# Shire Horse - what colour is she?



## abi (Mar 25, 2011)

I used to ride a 17.2hh Purebred Shire mare *Lorna*.
Bred at the Shire Horse Park in cornwall,England. I believe her Sire and Dam were both Bay, but she just seems an odd colour?

Her tail seems to sport an interesting colouring. (The first two pics she had a bath so no dirt! except her manky feathers haha)


A little help? lol... i am rubbish at this colour malarky.

Here is some pics:


----------



## Chevaux (Jun 27, 2012)

I'd go with dappled bay and she has a frosted mane and tail - I await to hear what others have to say. Beautiful girl by the way.


----------



## abi (Mar 25, 2011)

thank you! I was mostly curious about her jazzy tail, frosted, what is this?
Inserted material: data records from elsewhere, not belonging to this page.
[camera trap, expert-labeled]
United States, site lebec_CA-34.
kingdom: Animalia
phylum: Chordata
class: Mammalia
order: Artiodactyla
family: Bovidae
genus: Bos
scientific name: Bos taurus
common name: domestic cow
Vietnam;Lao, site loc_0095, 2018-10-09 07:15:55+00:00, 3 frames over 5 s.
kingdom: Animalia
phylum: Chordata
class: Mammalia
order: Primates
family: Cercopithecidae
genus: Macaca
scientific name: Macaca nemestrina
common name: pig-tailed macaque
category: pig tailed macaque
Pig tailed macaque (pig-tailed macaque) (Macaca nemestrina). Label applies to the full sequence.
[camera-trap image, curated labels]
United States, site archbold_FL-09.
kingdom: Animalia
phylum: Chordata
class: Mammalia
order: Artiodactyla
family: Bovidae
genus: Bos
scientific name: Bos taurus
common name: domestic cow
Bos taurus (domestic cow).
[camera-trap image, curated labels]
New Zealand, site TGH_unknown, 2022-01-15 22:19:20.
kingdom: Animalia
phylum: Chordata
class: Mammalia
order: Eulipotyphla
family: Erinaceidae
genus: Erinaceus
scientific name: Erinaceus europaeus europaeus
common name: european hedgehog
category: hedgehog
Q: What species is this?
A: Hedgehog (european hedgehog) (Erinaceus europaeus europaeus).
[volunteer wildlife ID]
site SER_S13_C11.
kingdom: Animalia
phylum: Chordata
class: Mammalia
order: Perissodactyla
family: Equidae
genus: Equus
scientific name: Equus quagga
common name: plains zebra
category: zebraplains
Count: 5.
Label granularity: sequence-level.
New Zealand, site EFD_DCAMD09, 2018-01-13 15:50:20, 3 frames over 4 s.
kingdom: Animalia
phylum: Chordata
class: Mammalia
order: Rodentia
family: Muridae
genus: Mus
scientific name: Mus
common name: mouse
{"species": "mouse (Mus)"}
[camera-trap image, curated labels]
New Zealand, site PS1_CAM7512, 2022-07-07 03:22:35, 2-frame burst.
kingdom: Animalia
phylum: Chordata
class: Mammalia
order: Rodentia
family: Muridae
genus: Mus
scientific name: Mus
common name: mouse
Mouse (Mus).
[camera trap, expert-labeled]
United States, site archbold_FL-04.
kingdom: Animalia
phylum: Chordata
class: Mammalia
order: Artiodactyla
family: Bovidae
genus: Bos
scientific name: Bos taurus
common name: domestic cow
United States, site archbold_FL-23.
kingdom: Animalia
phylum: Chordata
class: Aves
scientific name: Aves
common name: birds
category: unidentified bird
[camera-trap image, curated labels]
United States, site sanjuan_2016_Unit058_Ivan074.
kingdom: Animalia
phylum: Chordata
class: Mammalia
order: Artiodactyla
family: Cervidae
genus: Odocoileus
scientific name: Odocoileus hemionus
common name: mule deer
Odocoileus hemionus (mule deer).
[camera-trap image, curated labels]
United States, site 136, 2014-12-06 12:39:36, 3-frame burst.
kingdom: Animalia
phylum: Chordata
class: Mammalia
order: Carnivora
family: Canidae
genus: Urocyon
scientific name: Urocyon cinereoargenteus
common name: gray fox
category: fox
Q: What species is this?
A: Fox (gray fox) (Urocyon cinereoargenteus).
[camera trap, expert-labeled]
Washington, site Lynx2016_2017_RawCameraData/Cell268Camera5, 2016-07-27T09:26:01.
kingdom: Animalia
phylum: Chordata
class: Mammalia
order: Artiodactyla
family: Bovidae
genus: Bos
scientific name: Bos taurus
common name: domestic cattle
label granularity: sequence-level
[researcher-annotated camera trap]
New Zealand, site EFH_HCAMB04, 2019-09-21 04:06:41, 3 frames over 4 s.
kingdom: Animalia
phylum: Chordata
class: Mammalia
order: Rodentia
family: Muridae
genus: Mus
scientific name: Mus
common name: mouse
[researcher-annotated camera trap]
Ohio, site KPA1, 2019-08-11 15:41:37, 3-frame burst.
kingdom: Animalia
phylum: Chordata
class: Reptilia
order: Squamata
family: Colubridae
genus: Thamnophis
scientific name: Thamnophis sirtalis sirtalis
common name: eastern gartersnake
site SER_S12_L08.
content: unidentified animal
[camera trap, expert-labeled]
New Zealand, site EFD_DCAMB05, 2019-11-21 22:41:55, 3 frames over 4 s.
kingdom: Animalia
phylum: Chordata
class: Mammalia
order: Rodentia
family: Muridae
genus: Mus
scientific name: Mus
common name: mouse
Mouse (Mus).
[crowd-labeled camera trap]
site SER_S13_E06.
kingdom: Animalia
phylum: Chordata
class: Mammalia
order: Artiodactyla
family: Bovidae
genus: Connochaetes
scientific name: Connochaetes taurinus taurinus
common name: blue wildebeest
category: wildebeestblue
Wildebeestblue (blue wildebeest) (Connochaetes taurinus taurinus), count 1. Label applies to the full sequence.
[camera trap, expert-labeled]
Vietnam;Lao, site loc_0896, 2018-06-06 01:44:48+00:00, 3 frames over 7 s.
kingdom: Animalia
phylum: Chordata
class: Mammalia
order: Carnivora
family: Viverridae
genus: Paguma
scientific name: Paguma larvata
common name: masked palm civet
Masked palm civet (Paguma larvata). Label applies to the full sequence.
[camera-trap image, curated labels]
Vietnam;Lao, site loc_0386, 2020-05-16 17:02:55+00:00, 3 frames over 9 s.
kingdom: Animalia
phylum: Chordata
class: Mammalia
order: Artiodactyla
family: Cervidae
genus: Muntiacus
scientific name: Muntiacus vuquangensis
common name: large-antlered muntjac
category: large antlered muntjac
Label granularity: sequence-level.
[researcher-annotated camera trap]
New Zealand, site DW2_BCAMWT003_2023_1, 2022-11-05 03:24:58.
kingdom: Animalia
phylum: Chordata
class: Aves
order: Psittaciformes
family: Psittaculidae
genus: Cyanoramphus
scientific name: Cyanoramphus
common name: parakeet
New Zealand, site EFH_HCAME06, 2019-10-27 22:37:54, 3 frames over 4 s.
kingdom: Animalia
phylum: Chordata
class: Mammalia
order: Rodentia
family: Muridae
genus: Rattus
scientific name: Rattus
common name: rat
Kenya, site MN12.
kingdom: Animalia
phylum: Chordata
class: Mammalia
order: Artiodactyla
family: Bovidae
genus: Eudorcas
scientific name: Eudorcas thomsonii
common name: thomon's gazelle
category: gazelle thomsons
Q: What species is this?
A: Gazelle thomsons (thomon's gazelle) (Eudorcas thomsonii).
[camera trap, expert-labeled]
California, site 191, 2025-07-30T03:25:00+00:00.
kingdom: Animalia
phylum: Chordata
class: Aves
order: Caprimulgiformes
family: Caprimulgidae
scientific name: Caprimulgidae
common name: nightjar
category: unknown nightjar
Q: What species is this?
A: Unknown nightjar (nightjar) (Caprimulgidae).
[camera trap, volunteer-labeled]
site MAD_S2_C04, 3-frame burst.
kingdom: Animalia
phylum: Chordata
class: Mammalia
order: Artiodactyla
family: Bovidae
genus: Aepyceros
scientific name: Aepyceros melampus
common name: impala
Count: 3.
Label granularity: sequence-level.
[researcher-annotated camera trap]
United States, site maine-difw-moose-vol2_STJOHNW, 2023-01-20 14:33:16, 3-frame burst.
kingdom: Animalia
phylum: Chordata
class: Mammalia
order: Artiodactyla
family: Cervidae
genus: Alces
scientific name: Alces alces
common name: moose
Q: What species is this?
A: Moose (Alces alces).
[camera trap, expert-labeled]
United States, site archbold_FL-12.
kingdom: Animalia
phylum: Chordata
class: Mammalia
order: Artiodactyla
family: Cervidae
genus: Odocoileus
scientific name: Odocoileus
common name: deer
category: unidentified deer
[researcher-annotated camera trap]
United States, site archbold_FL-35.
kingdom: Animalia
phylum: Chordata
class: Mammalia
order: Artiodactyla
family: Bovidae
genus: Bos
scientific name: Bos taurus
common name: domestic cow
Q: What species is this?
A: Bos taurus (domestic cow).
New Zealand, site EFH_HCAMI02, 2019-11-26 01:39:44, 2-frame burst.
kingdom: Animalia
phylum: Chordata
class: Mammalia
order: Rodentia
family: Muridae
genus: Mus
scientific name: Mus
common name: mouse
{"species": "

And haha yeah very pretty,but no manors!


----------



## abi (Mar 25, 2011)

shes also got some splashes of white under her belly, I dont have any pics of those but you can kinda see part of it in the photos above


----------



## Fulford15 (Oct 17, 2012)

I would say dapple bay as well... her tail looks flaxen though but her mane isn't... She's stunning!


----------



## abi (Mar 25, 2011)

so shes just a bit of an odd bod then? haha


----------



## Chevaux (Jun 27, 2012)

abi said:


> thank you! I was mostly curious about her jazzy tail, frosted, what is this?
> ....


 
There are white/gray hairs mixed in with other colours. On the body it becomes roan and on the mane/tail it becomes frosting.


----------



## Poseidon (Oct 1, 2010)

Bay sabino. Sabino is what is causing all of her white markings and probably her tail.


----------



## SeamusCrimin (Oct 1, 2012)

Dappled bay I believe... and I agree with the frosting on the tail. I'm not 100% on what causes it, I'm afraid. But she's a lovely girl


----------



## Cacowgirl (Feb 19, 2011)

Very lovely horse! Nicely dappled, too.


----------



## TheLastUnicorn (Jun 11, 2010)

Poseidon said:


> Bay sabino. Sabino is what is causing all of her white markings and probably her tail.


Yes, bay sabino, it (sabino) could also be responsible for her belly marking. 

She isn't odd at all for a Shire... Most are still docked so you don't see much of their tail, but it is a common coloration for the breed.


----------